=== Problems ===
1/ List every compute element type named in the passage on controlling an array of compute elements.
2/ Extend the passage on controlling an array of compute elements with the next few sentences, picking up after its final sentence.

=== Text to read ===
┄┄┄┄┄┄

The system 800 can include a providing component 840. The providing component 840 can include control and functions for providing control for the compute elements on a cycle-by-cycle basis, wherein control is enabled by a stream of wide control words generated by the compiler. The plurality of control words enables compute element configuration and operation execution, compute element memory access, inter-compute element communication, etc., on a cycle-by-cycle basis. The compute element configuration can include scheduling of the compute elements. In embodiments, the compiler provides static scheduling for the array of compute elements. The control words can further include variable bit-length control words, compressed control words, and so on. The control words can be based on low-level control words such as assembly language words, microcode words, firmware words, and so on. In embodiments, the stream of wide, variable length control words generated by the compiler provides direct fine-grained control of the 2D array of compute elements. The compute operations can include a read-modify-write operation. The compute operations can enable audio or video processing, artificial intelligence processing, machine learning, deep learning, and the like. The providing control can be based on microcode control words, where the microcode control words can include opcode fields, data fields, compute array configuration fields, etc. The compiler that generates the control can include a general-purpose compiler, a parallelizing compiler, a compiler optimized for the array of compute elements, a compiler specialized to perform one or more processing tasks, and so on. The providing control can implement one or more topologies such as processing topologies within the array of compute elements. In embodiments, the topologies implemented within the array of compute elements can include a systolic, a vector, a cyclic, a spatial, a streaming, or a Very Long Instruction Word (VLIW) topology. Other topologies can include a neural network topology. The control can enable machine learning functionality for the neural network topology.

The control of the array of compute elements on a cycle-by-cycle basis can include configuring the array to perform various compute operations. In embodiments, the stream of wide control words generated by the compiler provides direct fine-grained control of the 2D array of compute elements. The fine-grained control can include individually controlling each compute element, irrespective of type of compute element. A compute element type can include an integer, floating-point, address generation, write buffer, read buffer, and the like. The compute operations can include a read-modify-write operation. The compute operations can enable audio or video processing, artificial intelligence processing, machine learning, deep learning, and the like. The providing control can be based on microcode control words, where the microcode control words can include opcode fields, data fields, compute array configuration fields, etc. The compiler that generates the control can include a general-purpose compiler, a parallelizing compiler, a compiler optimized for the array of compute elements, a compiler specialized to perform one or more processing tasks, and so on. The providing control can implement one or more topologies, such as processing topologies, within the array of compute elements. In embodiments, the topologies implemented within the array of compute elements can include a systolic, a vector, a cyclic, a spatial, a streaming, or a Very Long Instruction Word (VLIW) topology. Other topologies can include a network topology such as a neural network topology, a Petri Net topology, etc. A control can enable machine learning functionality for the neural network topology.

┄┄┄┄┄┄

=== Items ===
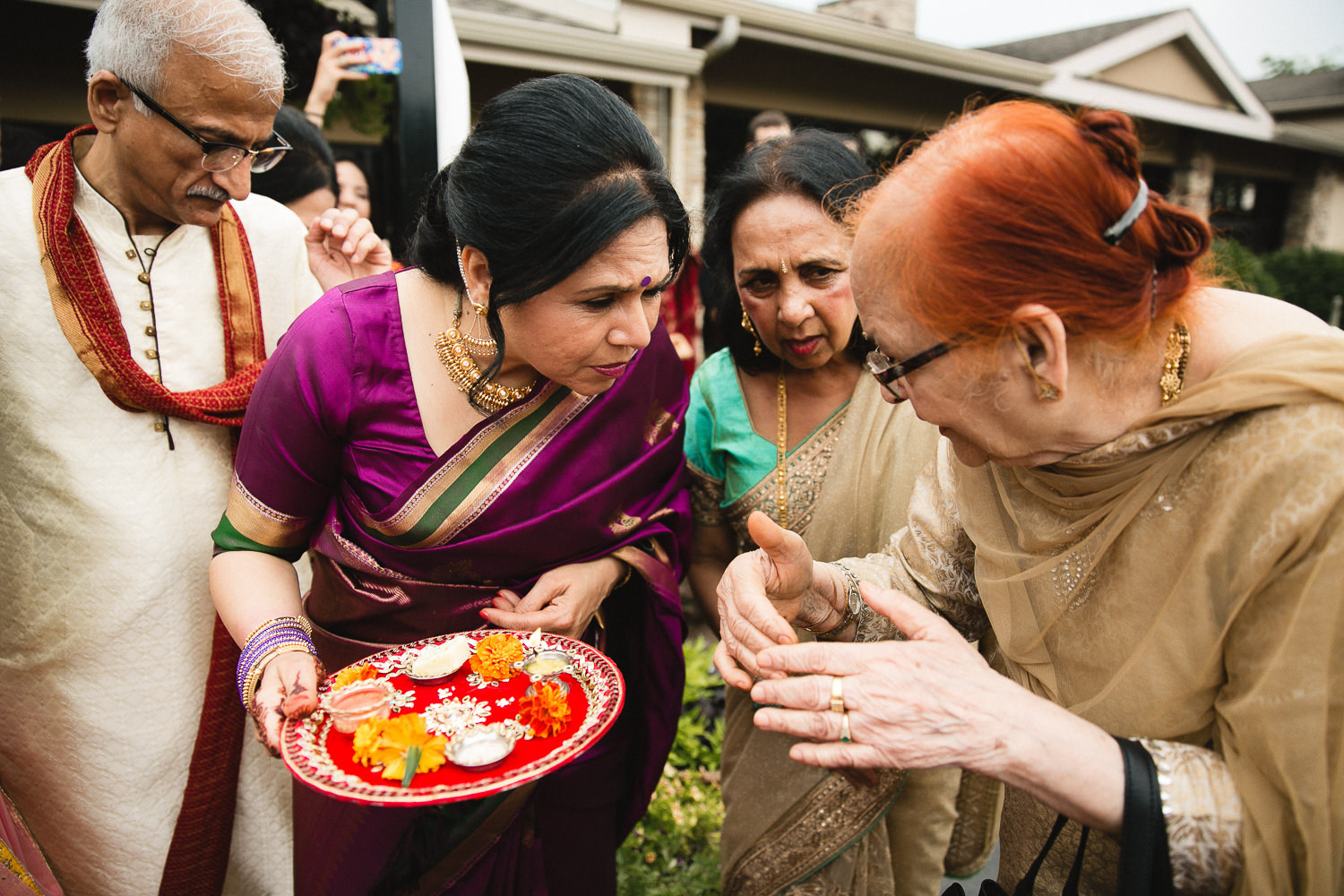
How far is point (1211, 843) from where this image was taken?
1103mm

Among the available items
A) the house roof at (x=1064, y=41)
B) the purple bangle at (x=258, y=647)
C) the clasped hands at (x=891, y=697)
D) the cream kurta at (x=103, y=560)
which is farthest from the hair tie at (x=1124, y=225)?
the house roof at (x=1064, y=41)

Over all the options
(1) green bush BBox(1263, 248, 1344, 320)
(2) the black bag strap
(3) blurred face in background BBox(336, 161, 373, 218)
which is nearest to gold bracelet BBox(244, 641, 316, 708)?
(2) the black bag strap

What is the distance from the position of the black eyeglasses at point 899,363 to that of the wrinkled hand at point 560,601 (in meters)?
0.80

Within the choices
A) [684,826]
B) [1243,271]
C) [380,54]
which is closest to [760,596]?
[684,826]

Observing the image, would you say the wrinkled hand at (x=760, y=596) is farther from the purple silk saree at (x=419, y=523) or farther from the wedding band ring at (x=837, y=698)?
the purple silk saree at (x=419, y=523)

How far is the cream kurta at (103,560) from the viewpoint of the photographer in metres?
1.76

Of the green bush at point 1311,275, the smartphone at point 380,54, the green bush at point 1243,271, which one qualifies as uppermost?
the smartphone at point 380,54

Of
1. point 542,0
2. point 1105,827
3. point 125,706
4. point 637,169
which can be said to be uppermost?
point 542,0

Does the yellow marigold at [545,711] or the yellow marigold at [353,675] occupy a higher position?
the yellow marigold at [545,711]

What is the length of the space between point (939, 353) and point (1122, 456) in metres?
0.32

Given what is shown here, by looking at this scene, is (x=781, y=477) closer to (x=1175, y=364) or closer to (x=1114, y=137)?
(x=1175, y=364)

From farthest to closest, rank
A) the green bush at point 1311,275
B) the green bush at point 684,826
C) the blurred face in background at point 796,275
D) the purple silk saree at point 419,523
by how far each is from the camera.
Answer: the green bush at point 1311,275, the green bush at point 684,826, the blurred face in background at point 796,275, the purple silk saree at point 419,523

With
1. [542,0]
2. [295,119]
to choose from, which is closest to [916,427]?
[295,119]

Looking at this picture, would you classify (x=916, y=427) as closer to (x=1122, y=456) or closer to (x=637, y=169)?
(x=1122, y=456)
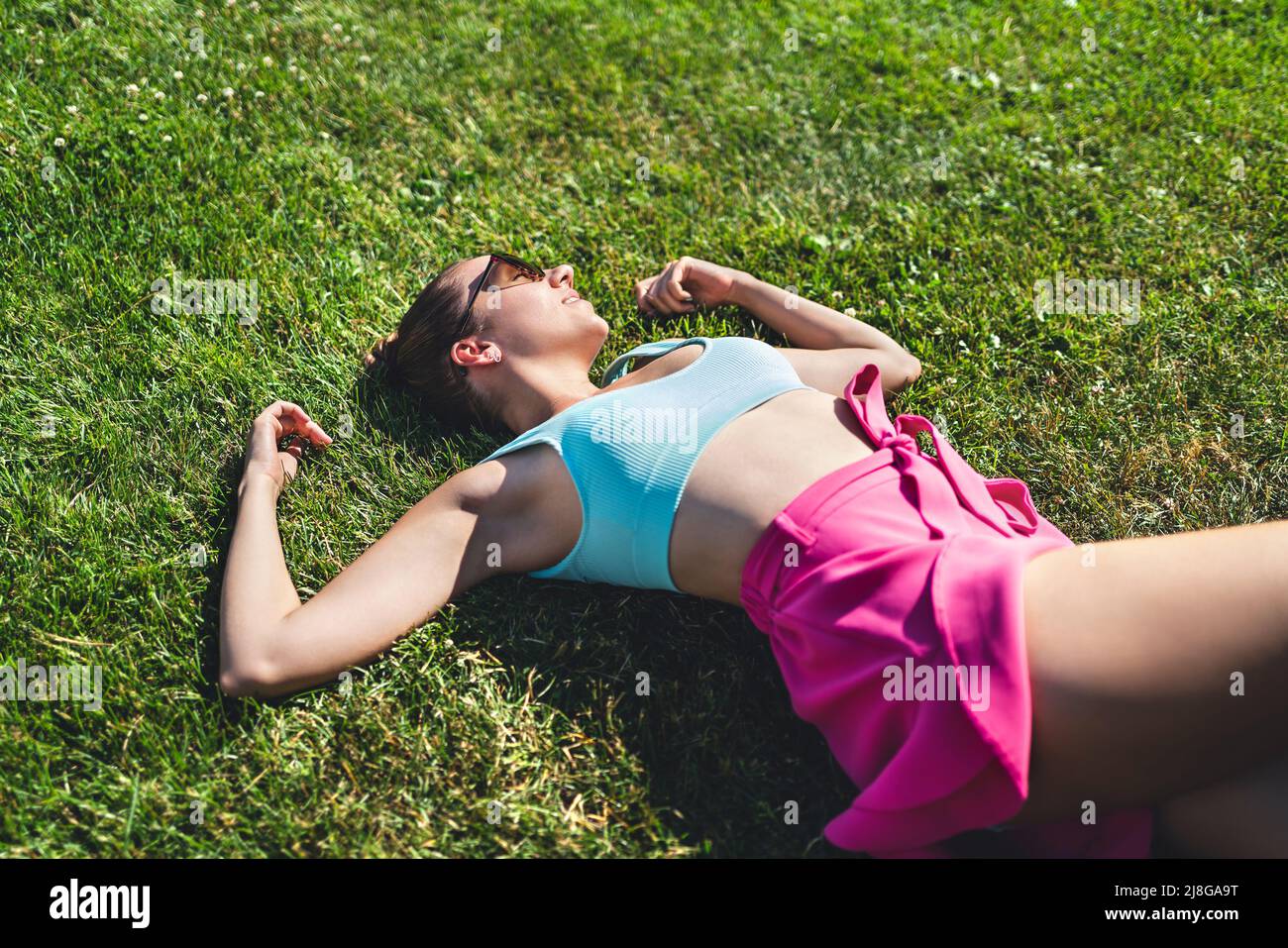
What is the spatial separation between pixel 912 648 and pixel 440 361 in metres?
2.16

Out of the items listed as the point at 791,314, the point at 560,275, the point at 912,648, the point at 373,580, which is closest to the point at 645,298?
the point at 560,275

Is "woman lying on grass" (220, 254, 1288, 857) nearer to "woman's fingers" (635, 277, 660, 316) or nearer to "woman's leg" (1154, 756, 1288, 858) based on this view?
"woman's leg" (1154, 756, 1288, 858)

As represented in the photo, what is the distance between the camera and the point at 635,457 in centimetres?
296

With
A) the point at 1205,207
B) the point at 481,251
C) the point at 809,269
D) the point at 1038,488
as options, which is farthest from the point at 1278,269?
the point at 481,251

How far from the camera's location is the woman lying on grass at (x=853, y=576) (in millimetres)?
2314

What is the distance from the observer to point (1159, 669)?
7.43 feet

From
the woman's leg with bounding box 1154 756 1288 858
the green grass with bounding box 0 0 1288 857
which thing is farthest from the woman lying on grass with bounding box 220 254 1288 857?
the green grass with bounding box 0 0 1288 857

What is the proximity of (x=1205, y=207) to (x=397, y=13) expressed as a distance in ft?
14.9

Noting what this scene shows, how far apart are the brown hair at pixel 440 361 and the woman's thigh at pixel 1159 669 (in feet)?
7.25

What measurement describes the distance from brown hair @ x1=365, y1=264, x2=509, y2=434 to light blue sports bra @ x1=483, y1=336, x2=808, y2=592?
65cm

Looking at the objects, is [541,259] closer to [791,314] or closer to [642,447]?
[791,314]

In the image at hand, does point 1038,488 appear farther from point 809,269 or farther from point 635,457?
point 635,457

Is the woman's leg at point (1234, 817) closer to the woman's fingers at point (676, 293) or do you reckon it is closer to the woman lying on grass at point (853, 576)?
the woman lying on grass at point (853, 576)

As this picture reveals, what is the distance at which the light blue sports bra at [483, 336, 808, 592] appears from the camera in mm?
2949
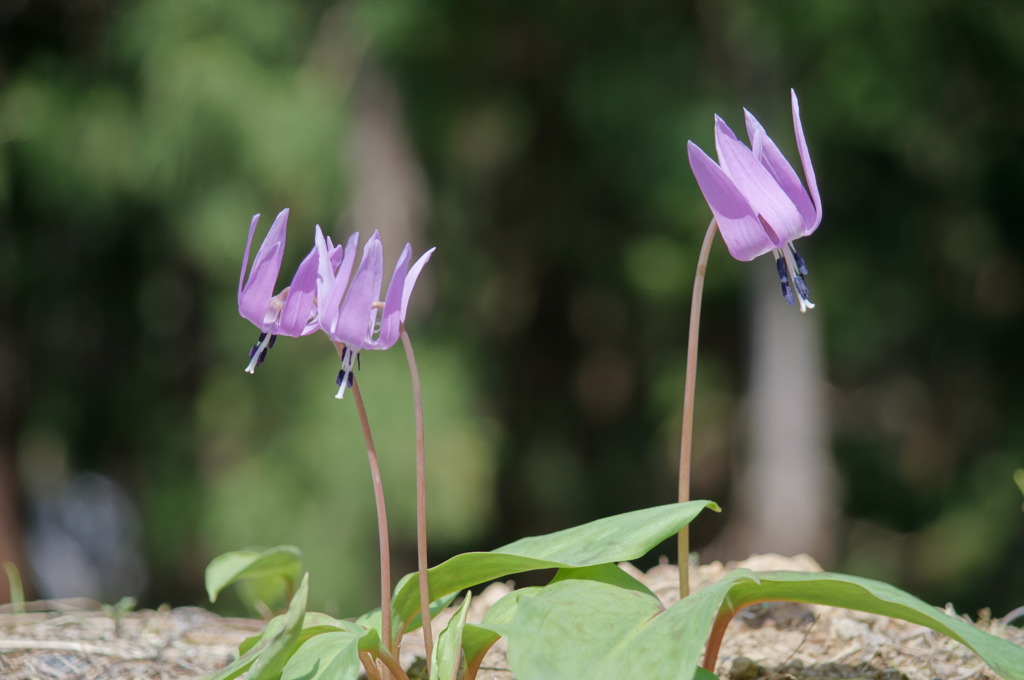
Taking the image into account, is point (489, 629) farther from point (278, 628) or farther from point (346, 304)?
point (346, 304)

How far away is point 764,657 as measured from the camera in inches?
72.9

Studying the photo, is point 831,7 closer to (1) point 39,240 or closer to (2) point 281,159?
(2) point 281,159

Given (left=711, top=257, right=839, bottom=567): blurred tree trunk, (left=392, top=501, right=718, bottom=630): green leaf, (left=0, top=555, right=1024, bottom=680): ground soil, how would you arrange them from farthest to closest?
(left=711, top=257, right=839, bottom=567): blurred tree trunk < (left=0, top=555, right=1024, bottom=680): ground soil < (left=392, top=501, right=718, bottom=630): green leaf

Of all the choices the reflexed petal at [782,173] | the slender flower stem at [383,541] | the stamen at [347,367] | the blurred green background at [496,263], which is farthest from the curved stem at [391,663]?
the blurred green background at [496,263]

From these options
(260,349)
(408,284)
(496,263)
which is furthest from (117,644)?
(496,263)

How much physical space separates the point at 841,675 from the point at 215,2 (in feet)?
18.5

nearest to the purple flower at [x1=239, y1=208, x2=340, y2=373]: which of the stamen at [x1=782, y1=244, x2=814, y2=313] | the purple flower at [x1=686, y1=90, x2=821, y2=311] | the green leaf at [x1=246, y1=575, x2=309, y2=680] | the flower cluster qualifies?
the flower cluster

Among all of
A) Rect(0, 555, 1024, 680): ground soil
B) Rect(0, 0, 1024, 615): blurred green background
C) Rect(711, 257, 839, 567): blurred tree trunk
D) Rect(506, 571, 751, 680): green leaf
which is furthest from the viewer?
Rect(711, 257, 839, 567): blurred tree trunk

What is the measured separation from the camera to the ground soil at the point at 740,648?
180cm

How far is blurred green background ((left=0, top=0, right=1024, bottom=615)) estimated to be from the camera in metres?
6.23

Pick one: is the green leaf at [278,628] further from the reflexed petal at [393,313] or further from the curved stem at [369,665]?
the reflexed petal at [393,313]

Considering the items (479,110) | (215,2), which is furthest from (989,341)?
(215,2)

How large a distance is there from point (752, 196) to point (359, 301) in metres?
0.55

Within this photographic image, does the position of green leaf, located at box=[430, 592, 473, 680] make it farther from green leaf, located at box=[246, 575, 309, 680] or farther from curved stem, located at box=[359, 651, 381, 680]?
green leaf, located at box=[246, 575, 309, 680]
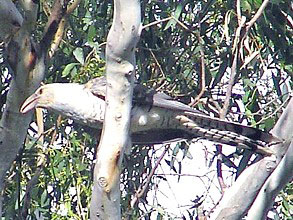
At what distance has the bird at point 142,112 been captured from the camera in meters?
3.96

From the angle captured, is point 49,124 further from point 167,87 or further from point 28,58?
point 28,58

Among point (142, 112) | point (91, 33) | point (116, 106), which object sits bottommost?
point (116, 106)

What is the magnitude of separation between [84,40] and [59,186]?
0.80 m

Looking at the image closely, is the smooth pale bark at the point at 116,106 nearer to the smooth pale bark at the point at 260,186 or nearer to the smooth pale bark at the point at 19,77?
the smooth pale bark at the point at 260,186

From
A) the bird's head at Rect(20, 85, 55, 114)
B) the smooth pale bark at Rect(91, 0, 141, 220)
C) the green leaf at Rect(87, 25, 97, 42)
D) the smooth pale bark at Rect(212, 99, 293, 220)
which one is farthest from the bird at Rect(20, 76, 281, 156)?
the smooth pale bark at Rect(91, 0, 141, 220)

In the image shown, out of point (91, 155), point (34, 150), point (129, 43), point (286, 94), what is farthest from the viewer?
point (91, 155)

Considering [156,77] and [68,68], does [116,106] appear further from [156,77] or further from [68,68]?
[156,77]

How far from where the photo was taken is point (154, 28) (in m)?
4.44

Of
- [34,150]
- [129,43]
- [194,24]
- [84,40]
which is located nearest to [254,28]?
[194,24]

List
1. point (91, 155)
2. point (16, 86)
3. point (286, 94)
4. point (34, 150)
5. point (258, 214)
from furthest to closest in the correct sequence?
point (91, 155)
point (34, 150)
point (286, 94)
point (16, 86)
point (258, 214)

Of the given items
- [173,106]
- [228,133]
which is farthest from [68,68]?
[228,133]

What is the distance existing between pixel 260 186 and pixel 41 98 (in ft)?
4.39

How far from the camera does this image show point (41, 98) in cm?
393

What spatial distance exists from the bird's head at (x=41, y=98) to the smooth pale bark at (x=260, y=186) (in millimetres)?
938
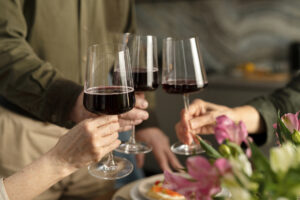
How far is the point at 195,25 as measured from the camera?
3.84 metres

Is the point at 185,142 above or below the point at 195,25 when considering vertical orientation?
below

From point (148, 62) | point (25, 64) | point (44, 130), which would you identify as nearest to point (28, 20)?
point (25, 64)

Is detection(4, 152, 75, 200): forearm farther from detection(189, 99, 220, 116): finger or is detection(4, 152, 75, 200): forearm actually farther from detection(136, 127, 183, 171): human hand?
detection(136, 127, 183, 171): human hand

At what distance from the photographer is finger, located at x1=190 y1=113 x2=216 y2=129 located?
114 centimetres

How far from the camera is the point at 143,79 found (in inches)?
41.5

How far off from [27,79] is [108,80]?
1.44 feet

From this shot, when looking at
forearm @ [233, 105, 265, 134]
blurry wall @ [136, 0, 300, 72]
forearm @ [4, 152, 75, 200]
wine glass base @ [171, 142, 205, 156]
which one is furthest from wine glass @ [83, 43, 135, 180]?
blurry wall @ [136, 0, 300, 72]

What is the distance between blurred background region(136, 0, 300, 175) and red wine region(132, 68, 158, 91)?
6.95ft

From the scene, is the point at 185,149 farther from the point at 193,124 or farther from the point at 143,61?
the point at 143,61

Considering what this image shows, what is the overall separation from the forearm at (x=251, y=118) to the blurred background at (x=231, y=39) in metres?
1.79

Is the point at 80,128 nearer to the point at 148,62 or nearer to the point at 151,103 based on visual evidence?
the point at 148,62

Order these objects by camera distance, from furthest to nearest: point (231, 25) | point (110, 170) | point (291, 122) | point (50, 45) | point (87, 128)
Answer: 1. point (231, 25)
2. point (50, 45)
3. point (110, 170)
4. point (87, 128)
5. point (291, 122)

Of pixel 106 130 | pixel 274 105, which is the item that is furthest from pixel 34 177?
pixel 274 105

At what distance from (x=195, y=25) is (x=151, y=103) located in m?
2.40
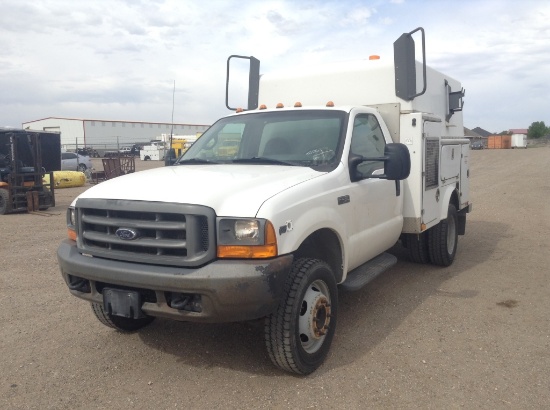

┄┄┄┄┄┄

=== Expected answers ===
1/ integer, floating-point, address generation, write buffer, read buffer

2/
In embodiments, the control word from the stream of wide control words can include a source address, a target address, a block size, and a stride. The target address can include an absolute address, a relative address, an indirect address, and so on. The block size can be based on a logical block size, a physical memory block size, and the like. In embodiments, the memory block transfer control logic can compute memory addresses. The memory addresses can be associated with memory coupled to the 2D array of compute elements, shared memory, a memory system, etc. Further embodiments can include using memory block transfer control logic. The memory block transfer control logic can include one or more dedicated logic blocks, configurable logic, etc. In embodiments, the memory block transfer control logic can be implemented outside of the 2D array of compute elements. The transfer control logic can include a logic element coupled to the 2D array. In other embodiments, the memory block transfer control logic can operate autonomously from the 2D array of compute elements. In a usage example, a control word that includes a memory block transfer request can be provided to the memory block transfer control logic. The logic can execute the memory block transfer while the 2D array of compute elements is processing control words, executing compute element operations, and the like. In other embodiments, the memory block transfer control logic can be augmented by configuring one or more compute elements from the 2D array of compute elements. The compute elements from the 2D array can provide interfacing operations between compute elements within the 2D array and the memory block transfer control logic. In other embodiments, the configuring can initialize compute element operation buffers within the one or more compute elements. The compute element operation buffers can be used to buffer control words, decompressed control words, portions of control words, etc. In further embodiments, the operation buffers can include bunch buffers. Recall that control words are based on bits. Sets of control word bits called bunches can be loaded into buffers called bunch buffers. The bunch buffers are coupled to compute elements and can control the compute elements. The control word bunches are used to configure the 2D array of compute elements, and to control the flow or transfer of data within and the processing of the tasks and subtasks on the compute elements within the array.

The control words that are generated by the compiler can further include a conditionality such as a branch. In embodiments, the control words can include branch operations. The branch can include a conditional branch, an unconditional branch, etc. The control words can be decompressed by a decompressor logic block that decompresses words from a compressed control word cache on their way to the array. In embodiments, the set of directions can include a spatial allocation of subtasks on one or more compute elements within the array of compute elements. In other embodiments, the set of directions can enable multiple, simultaneous programming loop instances circulating within the array of compute elements. The multiple programming loop instances can include multiple instances of the same programming loop, multiple programming loops, etc.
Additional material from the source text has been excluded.